Re: [idn] Reality Check

Martin Duerst <duerst@w3.org> Tue, 10 July 2001 15:38 UTC

Message-Id: <4.2.0.58.J.20010710234410.05ed44e0@sh.w3.mag.keio.ac.jp>
Date: Wed, 11 Jul 2001 00:23:48 +0900
To: Dan Oscarsson <Dan.Oscarsson@trab.se>, idn@ops.ietf.org
From: Martin Duerst <duerst@w3.org>
Subject: Re: [idn] Reality Check
Cc: Marc Blanchet <Marc.Blanchet@viagenie.qc.ca>, James Seng/Personal <jseng@POBOX.ORG.SG>
In-Reply-To: <200107101101.f6AB1EP18634@malmo.trab.se>
Mime-Version: 1.0
Content-Type: text/plain; charset="us-ascii"; format="flowed"
Sender: owner-idn@ops.ietf.org
Precedence: bulk

Hello Dan, others,

At 13:04 01/07/10 +0200, Dan Oscarsson wrote:
>Has this working group lost the contact with the real world?
>
>All discussion is about ACE/nameprep/IDNA/backward compatibility!

>I have tried to think of how I as a programmer, developer, editor and
>user would handle DNS names.

Spatial reasoning question data:
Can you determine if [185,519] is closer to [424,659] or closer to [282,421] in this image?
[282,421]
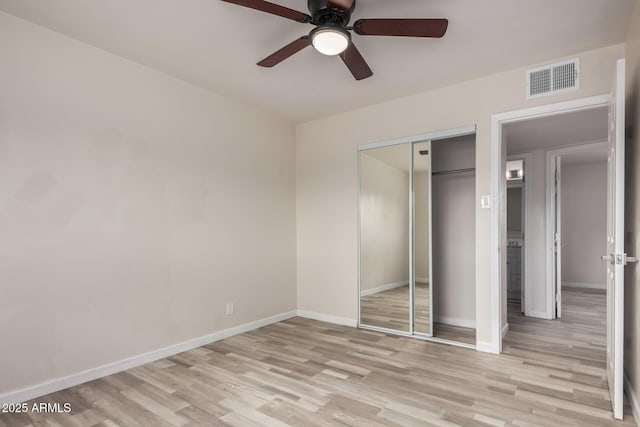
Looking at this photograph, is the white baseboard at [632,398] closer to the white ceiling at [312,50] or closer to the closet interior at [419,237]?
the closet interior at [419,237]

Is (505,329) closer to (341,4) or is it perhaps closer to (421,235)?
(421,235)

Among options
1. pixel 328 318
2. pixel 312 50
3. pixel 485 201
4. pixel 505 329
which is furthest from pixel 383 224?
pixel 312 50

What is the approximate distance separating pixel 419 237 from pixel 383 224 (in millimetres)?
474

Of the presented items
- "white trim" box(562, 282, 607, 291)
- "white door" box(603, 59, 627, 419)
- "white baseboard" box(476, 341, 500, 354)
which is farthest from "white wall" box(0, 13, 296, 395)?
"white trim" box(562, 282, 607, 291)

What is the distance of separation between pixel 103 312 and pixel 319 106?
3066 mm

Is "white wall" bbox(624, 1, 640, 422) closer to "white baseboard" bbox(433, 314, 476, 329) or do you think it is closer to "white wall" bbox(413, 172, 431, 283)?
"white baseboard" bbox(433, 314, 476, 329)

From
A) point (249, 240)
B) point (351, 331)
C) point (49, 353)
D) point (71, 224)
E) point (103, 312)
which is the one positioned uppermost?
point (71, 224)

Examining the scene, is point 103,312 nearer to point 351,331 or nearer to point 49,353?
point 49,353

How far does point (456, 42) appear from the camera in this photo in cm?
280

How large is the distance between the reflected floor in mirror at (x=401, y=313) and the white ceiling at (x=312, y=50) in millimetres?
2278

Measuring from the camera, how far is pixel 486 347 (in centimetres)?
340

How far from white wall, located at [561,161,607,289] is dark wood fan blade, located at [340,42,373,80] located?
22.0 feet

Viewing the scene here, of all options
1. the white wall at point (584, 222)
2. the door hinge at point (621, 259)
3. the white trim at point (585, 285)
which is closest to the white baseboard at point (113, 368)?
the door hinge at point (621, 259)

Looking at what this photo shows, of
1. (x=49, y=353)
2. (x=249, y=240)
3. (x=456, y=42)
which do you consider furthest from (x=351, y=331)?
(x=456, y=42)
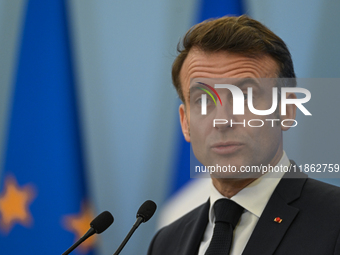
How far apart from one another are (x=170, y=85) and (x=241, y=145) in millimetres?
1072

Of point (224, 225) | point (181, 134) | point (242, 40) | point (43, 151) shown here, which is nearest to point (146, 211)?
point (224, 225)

What to work on:
A. Answer these questions about the mailing-list message on the IDN reality check:
(i) What email address is given for the sender?
(ii) What four roles does Dan Oscarsson list for himself in the quoted text?
(iii) According to the quoted text, what has all discussion been about?
B. Pick up the mailing-list message on the IDN reality check where it stops, and continue it.
You can complete the work without the rows.

Results of the exercise:
A.
(i) duerst@w3.org
(ii) Programmer, developer, editor and user.
(iii) ACE/nameprep/IDNA/backward compatibility.

B.
>An ACE-solution will result in e-mails containing lines like:
>To: =?quoted-printable-encoded?= 
><ACE-like-user-name@ACE-domain.ACE-domain.com>
>A line with a lot of different mixed encoded forms. To handle this
>as a programmer you have to idetify the different parts of the line and then
>for each part identify what encoding is used, and the decode each before the
>line can be displayed to a user or handled in a program.
>As of today I have fewer programs than I want that handles e-mail - this
>is because the difficulty in programmatically handling MIME.
>With ACE in domain names and something like it in user names it will be
>even worse. Why could we not use something simple like having the
>entire line encoded in UTF-8? Instead of having a difficult time to
>parse data and a lot of different decoders I could use decode UTF-8 into my
>local character set.

This is a subject I have partially discussed with Keith earlier.
I think it's indeed very serious. There are thousands of different
file formats and occasions where domain names turn up. If ACE leaks
into only a small percentage of them, a lot of people have a lot
of problems. They may complain about ACE more than Keith is
complaining about NAT.

Practical books about a programming language often contain examples
of how to process your mail, and so on. All these examples are based
on the fact that the characters can be parsed directly. Grepping
for a word in the subject headers in a mail spool file is easy as long
as the subject is in ASCII. For anything beyond ASCII, it just fails.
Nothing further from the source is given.